▶ [Excerpt]
^^^^^^^^
Sandra was not the only one to come from Melbourne, she brought along Mall Webb (musician and vocalist) and Jodee Mundy (theatre performer). Godi was also supported by a number of seasoned theatre performers, Wawan Sofwan, Sahlan Bahuy, and Heliana Sinaga. Backstage, Aji Sangiaji and Deden Bulqini arranged the lights and multimedia. Their performance this time was the result of the Mainteater Bandung along with the support of many parties such as Multicultural Arts Victoria. Two years earlier, Urat Jagat, looked amazing at La Mama Theatre, Melbourne. On the diplomacy stage, was light and funny, but laden with meaning.

 

Sahlan, Mall, Wawan, Sandra, Helina & Jodee-OZIP
Sahlan Bahuy, Jodee Mundy, Wawan Sofwan, Sandra Fiona Long, Helaina Sinaga & Mal Webb.

 

Urat Jagat is a collection of the best poetry works of Godi Suwarna as the project has the sounds of nature and the beauty of the Sundanese words in full rhythm, a portrait of anxiety, anger and pain, but full of humour. Godi is the most important Sundanese literary writer today. He has won three literary Rancage prizes for poetry, short stories, and novels. He is also a theatre performer and a skilled poet. At this performance, thirteen of his poems were recited, amongst others: Urat Jagat, Libanon, Grand Prix, Orkes Malayu; Jagat Alit, Si Ujang Jalan-jalan, Studio Armagedon, and Simpening Simpe.
^^^^^^^^
▶ [Supplied data]
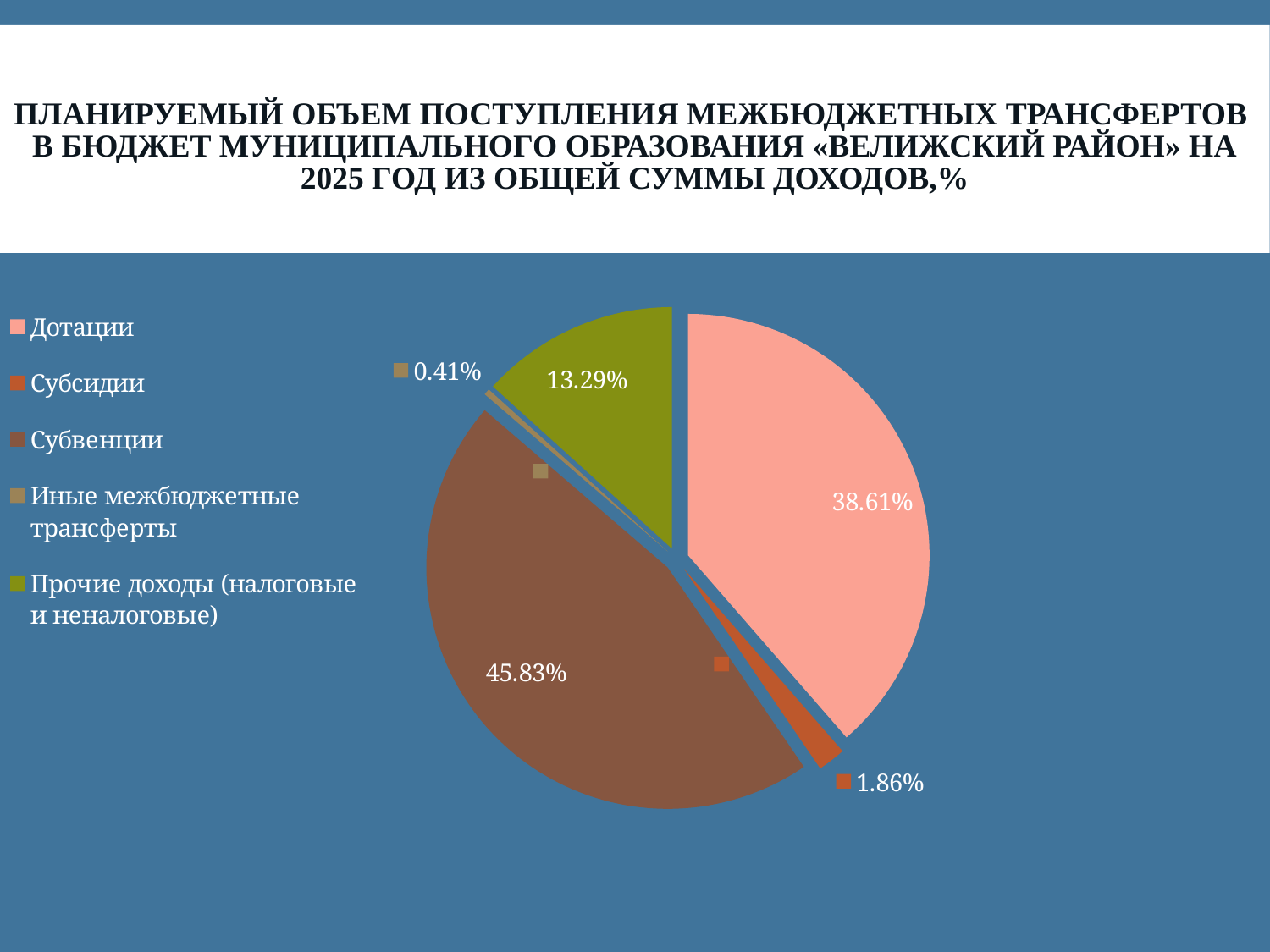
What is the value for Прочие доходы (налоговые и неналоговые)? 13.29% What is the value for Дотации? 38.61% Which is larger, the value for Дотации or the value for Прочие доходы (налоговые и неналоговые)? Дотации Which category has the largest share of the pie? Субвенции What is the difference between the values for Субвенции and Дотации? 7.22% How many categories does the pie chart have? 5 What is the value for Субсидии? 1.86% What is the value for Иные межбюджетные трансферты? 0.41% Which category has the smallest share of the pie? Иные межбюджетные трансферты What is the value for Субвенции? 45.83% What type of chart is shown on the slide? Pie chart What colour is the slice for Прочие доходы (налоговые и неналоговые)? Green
^^^^^^^^
▶ [Explore the material]
(a) According to the Urat Jagat excerpt, how many Rancage prizes has Godi Suwarna won, and in which fields?
(b) Sum up the Urat Jagat excerpt in two sentences.
(c) Carry on the Urat Jagat excerpt, picking up right after its last sentence.

▶ [List of answers]
(a) Three: for poetry, short stories, and novels.

(b) Urat Jagat, a production of the Mainteater Bandung backed by groups such as Multicultural Arts Victoria, brought Godi Suwarna together with Sandra, performers from Melbourne and seasoned theatre performers, two years after it was staged at La Mama Theatre in Melbourne. The show is a collection of the best poetry of Godi, the most important Sundanese literary writer today and winner of three Rancage prizes, and thirteen of his poems were recited at this performance.

(c)
“Sundanese has an emphasis on lentong (intonation) that is full of expression and cannot be easily understood in English,” Godi said proudly. His persistance in using Sundanese has also been one of the strengths of his work and has taken him around Australia and Europe.

 

Urat Jagat was performed bilingually. A spectacle that is still rare for the Indonesian public. As soon as Godi read in Sundanese, it certainly felt familiar to the audience. But, when Sandra, Jodee and Mal Webb read the English version, it became a unique spectacle. When performing in Melbourne, this coupled with sign language performed by Jodee.

 

The performance of Urat Jagat combines the power of words with the body of the players and the support of the multimedia visualization. For example, the poem entitled Lebanon (Libanon) the action featured action shots, flying birds, the rustle of wind and the sound of bombs. Plus background images of Lebanon on the big screen, the eerie atmospher and destruction of the city was smothering. While with the Malay Orchestra (Orkes Melayu) poetry, there was a display of dangdut singers and actors as well as the massive dangdut fans complete with the typical shaking and screaming.

 

On the poetry stage, Indonesians introduced the beauty of Sundanese as one among the hundred of existing regional languages. While Australian artists tried to understand the cultural complexities of the English language. And when words cannot bridge the gap, body language can unite them. Godi’s poetry is liquid and easy to digest. Poetry, has proved to be a tool for diplomacy and a vehicle for mutual understanding.

 

So, let’s make poetry.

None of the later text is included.